Nos antigos sacrifícios, figuras do nosso, imolava-se a vítima e depois comia-lhe as carnes, tornando-se comensais de Deus. Da mesma forma, pela comunhão, participamos da imolação do altar, substancialmente a mesma do Calvário. Jesus dá-se a nós sob a forma de alimento; ora, uma vítima, para servir de alimento, deve primeiro ser imolada. Eis por que o Salvador só desce a nós depois de sacrificado sobre o altar; e consumidas as sagradas espécies, seu corpo cessa de nutrir as nossas almas, mas o seu espírito permanece em nós. A nós cabe o dever de submeter-nos a Ele para recebermos a vida, o impulso e a fecundidade. Ele traz-nos o fruto das suas dores; não esqueçamos; e em vez de procurarmos na comunhão doçuras sensíveis, procuremos tirar dela: 1.° A luz que nos mostra os defeitos a corrigir; 2.° A coragem de lutar constantemente para a humilhação do nosso orgulho e a conformidade da nossa vontade com o beneplácito divino.
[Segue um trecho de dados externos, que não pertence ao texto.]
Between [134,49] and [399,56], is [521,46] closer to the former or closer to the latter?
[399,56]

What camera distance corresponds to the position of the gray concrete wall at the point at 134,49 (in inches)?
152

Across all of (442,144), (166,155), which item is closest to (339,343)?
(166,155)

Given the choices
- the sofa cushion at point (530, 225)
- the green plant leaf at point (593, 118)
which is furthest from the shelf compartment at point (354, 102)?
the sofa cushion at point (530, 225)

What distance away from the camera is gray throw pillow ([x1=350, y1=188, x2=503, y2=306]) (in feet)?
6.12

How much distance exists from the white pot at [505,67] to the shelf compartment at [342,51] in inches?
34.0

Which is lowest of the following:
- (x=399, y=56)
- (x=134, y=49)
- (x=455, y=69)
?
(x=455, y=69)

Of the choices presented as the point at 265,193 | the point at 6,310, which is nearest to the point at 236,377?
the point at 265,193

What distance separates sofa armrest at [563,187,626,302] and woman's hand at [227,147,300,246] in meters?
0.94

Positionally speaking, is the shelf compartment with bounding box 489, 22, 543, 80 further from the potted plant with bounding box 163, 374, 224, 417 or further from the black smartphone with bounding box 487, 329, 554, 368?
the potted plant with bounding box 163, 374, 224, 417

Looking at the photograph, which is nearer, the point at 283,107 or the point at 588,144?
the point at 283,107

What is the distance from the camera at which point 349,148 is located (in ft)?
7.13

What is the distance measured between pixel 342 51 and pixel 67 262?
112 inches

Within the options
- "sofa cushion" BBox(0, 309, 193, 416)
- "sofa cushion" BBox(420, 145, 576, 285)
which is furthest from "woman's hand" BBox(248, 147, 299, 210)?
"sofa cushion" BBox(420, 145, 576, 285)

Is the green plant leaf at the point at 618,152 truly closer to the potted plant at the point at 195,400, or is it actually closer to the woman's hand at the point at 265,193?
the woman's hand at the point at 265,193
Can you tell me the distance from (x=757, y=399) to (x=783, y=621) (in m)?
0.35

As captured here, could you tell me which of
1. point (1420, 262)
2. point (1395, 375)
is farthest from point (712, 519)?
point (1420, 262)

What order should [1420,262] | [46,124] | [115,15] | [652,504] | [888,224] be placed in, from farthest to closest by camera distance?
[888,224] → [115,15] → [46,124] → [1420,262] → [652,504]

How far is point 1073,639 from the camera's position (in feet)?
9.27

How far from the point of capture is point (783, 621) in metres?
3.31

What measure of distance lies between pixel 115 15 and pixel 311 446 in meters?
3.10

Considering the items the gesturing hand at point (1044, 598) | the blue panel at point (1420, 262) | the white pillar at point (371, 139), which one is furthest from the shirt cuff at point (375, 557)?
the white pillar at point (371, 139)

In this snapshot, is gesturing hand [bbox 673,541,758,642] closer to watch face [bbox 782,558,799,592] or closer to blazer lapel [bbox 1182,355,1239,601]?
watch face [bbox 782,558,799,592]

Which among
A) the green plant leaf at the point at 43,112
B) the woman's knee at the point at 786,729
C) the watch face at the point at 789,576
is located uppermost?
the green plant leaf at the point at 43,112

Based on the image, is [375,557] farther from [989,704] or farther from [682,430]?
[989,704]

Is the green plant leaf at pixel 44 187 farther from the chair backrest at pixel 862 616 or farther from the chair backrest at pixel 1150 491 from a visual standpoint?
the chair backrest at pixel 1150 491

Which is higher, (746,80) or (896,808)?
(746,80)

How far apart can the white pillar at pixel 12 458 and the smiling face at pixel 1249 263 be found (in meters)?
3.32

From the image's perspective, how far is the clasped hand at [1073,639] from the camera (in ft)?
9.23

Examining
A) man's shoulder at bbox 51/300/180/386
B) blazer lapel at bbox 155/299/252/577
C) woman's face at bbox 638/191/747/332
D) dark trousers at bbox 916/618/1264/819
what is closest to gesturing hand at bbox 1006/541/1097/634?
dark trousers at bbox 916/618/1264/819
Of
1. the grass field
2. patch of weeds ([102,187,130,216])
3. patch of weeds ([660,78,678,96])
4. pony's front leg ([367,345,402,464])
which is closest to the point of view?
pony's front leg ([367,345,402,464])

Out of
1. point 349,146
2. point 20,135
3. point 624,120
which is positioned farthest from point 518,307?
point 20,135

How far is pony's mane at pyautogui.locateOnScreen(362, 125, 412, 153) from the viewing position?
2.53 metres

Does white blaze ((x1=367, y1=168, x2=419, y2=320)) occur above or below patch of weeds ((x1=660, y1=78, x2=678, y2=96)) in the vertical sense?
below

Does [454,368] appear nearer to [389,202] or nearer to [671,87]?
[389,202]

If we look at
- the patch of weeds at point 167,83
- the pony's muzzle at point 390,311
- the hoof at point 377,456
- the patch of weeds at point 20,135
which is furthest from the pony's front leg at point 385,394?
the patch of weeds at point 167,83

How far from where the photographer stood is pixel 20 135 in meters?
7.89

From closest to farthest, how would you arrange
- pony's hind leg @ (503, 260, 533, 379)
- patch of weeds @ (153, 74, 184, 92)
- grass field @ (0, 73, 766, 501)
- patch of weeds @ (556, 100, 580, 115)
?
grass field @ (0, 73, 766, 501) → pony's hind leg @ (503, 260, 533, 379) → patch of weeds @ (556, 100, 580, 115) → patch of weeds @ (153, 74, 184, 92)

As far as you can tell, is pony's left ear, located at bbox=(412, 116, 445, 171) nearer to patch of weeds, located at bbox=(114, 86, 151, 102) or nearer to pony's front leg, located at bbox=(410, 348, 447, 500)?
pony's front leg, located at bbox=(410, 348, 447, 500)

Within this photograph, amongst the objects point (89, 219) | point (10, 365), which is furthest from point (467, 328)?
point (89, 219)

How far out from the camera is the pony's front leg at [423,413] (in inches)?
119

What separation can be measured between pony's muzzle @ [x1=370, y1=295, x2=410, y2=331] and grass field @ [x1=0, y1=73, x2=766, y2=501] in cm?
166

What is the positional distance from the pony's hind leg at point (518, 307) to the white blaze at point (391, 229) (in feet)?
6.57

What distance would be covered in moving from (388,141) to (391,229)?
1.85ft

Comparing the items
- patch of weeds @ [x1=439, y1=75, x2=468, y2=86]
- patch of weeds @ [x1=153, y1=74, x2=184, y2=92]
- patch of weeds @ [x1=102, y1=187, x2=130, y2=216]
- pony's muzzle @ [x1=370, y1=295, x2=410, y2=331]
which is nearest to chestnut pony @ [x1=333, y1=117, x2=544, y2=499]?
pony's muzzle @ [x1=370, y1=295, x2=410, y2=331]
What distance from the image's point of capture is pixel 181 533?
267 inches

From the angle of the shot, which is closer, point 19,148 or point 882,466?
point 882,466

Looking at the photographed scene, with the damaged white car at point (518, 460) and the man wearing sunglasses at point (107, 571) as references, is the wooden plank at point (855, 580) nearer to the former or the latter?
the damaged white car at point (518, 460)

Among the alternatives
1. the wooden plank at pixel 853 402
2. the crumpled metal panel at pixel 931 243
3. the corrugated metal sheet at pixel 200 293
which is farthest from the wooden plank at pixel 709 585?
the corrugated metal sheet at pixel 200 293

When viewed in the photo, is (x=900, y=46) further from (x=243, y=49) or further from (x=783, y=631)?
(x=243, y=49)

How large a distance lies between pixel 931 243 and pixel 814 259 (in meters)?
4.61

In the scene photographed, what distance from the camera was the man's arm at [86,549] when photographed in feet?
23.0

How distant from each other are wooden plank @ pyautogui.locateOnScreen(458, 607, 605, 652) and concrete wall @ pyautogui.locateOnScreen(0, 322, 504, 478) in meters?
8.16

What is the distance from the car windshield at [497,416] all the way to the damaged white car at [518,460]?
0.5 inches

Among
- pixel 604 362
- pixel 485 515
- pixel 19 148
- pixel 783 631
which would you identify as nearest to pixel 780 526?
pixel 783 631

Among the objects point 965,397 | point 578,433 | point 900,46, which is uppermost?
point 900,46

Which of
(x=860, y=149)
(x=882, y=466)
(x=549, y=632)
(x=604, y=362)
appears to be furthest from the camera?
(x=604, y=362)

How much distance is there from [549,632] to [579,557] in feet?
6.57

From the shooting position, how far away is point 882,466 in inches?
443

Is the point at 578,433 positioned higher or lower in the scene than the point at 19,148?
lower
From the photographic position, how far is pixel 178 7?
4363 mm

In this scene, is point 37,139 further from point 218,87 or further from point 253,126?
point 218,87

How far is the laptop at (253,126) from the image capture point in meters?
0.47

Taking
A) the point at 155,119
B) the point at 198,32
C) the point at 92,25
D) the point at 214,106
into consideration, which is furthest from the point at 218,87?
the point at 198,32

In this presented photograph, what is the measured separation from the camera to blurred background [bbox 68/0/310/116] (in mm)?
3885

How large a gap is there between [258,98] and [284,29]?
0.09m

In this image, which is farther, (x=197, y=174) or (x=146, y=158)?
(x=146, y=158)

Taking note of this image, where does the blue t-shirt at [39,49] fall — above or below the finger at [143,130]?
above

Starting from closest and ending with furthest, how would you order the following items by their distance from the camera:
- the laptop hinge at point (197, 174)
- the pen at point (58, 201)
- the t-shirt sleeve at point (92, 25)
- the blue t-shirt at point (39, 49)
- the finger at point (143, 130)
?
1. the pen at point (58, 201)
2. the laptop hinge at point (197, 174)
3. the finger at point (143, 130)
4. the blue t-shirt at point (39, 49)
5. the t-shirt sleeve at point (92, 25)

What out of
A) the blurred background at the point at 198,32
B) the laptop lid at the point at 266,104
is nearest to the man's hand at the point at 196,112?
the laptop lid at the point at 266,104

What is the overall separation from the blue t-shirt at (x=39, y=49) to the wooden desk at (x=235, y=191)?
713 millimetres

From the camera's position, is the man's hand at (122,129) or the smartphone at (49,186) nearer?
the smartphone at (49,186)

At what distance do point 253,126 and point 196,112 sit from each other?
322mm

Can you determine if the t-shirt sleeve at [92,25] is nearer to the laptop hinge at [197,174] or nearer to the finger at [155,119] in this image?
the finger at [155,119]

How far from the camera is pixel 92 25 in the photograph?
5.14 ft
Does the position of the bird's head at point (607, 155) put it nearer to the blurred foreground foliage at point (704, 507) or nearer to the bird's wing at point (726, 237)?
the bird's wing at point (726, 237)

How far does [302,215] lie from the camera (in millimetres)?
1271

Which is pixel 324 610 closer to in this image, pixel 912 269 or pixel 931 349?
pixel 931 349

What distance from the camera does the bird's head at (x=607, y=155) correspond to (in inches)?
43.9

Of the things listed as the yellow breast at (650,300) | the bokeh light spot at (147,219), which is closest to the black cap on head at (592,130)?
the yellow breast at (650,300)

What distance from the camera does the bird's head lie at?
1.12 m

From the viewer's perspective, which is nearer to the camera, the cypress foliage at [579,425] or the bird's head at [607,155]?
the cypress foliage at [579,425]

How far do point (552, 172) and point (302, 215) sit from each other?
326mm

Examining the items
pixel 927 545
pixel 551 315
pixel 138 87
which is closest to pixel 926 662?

Jesus-Hóstia, vítima do Calvário e dos nossos altares, lembrai-nos que, assistindo à Santa Missa e principalmente participando do banquete eucarístico, devemos considerar-Vos como um Deus crucificado e ressuscitado e, por isso, crucificai-nos convosco, morrendo para a vida sensual, natural e imperfeita, a fim de ressuscitarmos convosco por uma vida de fé, sacrifício e oração, a qual nos una estreita e eternamente convosco.
“Jesus, vinde, tenho os pés imundos. Fazei-vos servo meu. Derramai água na bacia; vinde, lavai-me os pés. Bem o sei, temerário é o que vos digo, mas temo a ameaça de vossas palavras: ‘Se não te lavar os pés, não terás parte comigo’. Lavai-me, portanto, os pés para que tenha parte convosco. Mas, que digo, lavai-me os pés? Pôde dizê-lo Pedro que necessitava de lavar só os pés, porque estava todo limpo. Eu, ao contrário, uma vez lavado, preciso daquele batismo do qual vós, ó Senhor, dizeis: ‘Quanto a mim, com outro batismo devo ser batizado” (Orígenes, Das orações dos primeiros cristãos, 63).